DataProc has built in auto-scaling which must be programmed before developing the cluster. The autoscaling policy for DataProc monitors the Hadoop YARN metrics to determine metric thresholds for triggering the up-scaling methods via Cloud Monitoring. By default, Dataproc autoscaling will monitor memory pressure, but you can check worker core utilization as well. If you use Dataproc Serverless for Spark then DataProc can handle the autoscaling for you effortlessly and easily with just a few simple configurations at set up time.

Google Kubernetes Engine

GKE has cluster autoscaling built in natively and it is almost a requirement for any GKE implementation. Note that GKE handles cluster autoscaling differently than Compute Engine, although the core operations are similar. GKE will effectively monitor node utilization and will either add or remove nodes as required. GKE can also resize your node pool.

Cloud Functions

Cloud Functions are designed to be fully serverless and highly scalable. Autoscaling infrastructure is assumed for Cloud Functions and is not configurable, generally, but you can configure the max instances available for auto-scaling up to 1,000 for Gen2 functions. It is important to balance your requirements here to prevent run away scaling.



Deciding between persistent or job-based data clusters (e.g., Dataproc)

GCP offers a wide range of execution paradigms to handle different workloads including batch and real time streaming applications. Be sure to choose the right execution paradigm for any given workload.


Deciding between persistent or job-based data clusters (e.g., Dataproc)

Some GCP services can be ran as either persistent or as job-based/on-demand. The choice between these two really depends upon the nature of your workloads. If you are running batch workloads once daily in the mornings, then an ephemeral cluster is the right option.
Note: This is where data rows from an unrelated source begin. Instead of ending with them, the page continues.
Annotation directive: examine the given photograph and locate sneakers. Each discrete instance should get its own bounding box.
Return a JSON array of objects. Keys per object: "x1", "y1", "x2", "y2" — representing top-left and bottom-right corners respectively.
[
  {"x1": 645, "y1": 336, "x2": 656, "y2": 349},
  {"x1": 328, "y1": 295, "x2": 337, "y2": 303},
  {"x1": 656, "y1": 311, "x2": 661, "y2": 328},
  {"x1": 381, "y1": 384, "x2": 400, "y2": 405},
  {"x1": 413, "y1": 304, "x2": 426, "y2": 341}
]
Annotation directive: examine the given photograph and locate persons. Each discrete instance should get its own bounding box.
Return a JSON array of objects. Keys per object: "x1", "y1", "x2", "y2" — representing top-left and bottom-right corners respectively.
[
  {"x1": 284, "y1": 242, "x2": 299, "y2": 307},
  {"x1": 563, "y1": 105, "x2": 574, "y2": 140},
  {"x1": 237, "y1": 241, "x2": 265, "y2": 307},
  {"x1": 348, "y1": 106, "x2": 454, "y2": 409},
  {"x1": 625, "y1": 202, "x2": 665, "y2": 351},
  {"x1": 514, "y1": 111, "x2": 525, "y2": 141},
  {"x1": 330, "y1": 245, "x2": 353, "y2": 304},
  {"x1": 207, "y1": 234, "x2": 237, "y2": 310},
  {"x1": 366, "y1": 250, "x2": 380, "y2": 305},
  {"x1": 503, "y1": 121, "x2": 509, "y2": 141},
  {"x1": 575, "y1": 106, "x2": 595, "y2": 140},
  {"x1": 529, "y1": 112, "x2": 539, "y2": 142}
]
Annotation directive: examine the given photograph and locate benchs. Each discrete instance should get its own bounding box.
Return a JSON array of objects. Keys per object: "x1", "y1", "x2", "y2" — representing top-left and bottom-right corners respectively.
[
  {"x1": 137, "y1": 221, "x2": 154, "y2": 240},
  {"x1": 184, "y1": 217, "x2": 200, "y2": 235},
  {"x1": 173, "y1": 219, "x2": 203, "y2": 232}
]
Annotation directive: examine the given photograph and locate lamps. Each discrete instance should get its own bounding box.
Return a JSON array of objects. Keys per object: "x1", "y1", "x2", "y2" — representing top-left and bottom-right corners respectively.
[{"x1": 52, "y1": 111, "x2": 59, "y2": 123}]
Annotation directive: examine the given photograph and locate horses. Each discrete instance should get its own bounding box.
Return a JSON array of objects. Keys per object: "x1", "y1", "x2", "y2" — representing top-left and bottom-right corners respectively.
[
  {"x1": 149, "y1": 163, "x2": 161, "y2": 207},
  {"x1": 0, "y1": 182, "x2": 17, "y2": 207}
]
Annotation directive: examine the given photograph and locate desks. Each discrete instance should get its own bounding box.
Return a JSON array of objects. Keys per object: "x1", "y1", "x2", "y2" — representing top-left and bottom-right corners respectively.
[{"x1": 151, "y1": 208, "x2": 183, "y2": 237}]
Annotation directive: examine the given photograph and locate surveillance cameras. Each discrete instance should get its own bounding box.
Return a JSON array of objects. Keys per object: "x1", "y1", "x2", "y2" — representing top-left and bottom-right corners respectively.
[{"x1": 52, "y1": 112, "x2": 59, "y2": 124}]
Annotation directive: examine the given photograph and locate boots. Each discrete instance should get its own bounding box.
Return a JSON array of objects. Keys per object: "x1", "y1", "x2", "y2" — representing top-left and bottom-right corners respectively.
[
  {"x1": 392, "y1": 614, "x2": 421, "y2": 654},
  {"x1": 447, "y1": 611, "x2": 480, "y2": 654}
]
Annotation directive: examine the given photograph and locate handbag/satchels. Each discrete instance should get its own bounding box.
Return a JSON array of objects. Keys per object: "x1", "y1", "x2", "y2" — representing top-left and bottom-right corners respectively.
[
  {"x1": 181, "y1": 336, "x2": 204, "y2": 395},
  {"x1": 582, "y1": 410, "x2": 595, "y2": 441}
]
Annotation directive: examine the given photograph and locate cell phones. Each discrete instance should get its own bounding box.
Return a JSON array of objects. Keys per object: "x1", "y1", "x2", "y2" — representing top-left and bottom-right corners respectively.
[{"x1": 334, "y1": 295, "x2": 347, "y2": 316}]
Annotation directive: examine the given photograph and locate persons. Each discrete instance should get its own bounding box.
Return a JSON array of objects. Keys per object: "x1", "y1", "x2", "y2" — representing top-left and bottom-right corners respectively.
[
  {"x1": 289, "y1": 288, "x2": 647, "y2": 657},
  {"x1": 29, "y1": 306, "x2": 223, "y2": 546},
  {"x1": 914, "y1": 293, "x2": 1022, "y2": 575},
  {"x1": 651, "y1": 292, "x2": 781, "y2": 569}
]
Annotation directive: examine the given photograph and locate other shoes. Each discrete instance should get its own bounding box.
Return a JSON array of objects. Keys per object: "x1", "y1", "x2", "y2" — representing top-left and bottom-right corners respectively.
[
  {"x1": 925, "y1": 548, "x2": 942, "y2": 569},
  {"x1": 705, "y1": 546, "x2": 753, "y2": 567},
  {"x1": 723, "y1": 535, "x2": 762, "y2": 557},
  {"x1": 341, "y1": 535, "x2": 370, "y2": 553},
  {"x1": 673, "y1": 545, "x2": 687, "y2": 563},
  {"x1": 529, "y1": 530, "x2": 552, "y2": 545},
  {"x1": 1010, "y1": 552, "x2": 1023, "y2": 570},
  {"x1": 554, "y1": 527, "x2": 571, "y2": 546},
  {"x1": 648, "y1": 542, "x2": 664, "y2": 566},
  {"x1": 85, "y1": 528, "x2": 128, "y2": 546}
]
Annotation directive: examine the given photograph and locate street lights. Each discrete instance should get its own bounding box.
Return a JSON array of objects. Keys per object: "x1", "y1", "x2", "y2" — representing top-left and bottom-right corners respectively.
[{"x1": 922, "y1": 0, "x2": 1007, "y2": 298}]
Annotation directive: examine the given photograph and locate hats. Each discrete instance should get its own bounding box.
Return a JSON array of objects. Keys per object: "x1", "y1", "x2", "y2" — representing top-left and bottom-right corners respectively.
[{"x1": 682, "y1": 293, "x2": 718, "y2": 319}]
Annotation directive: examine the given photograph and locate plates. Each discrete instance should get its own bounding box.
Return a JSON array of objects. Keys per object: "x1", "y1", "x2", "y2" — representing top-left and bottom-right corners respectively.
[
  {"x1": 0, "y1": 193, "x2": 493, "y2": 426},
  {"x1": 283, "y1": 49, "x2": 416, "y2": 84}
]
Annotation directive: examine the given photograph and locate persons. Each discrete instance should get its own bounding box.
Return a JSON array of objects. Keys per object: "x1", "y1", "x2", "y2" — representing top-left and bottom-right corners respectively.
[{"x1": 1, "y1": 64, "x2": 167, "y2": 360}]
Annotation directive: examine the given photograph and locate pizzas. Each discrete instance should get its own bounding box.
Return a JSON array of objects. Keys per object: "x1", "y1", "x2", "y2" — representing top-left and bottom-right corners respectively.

If you are running consistent and essential sliding window analyses throughout the day, such as an SRE workload with guaranteed SLOs, then an always on, or persistent, architecture is essential to ensuring success.

Batch workloads run during off-peak hours using preemptible or spot VMs are always cheaper than running 24/7 streaming workloads. Additionally, be sure to pay attention to regional and high-availability workloads. If your data only needs to operate in one region then you could take advantage of standard-tier networking.

Always try to store your data in GCS if possible. GCS is much cheaper than data stored on persistent disks and is more horizontally scalable as well.

Serverless services, such as BigQuery or Dataproc Spark, are highly optimized and scalable. If you can run your data processing job in a serverless service then you probably should. It is much easier to manage than trying to set up your own scheduling or waiting for servers to spin up, which all cost time and therefore money.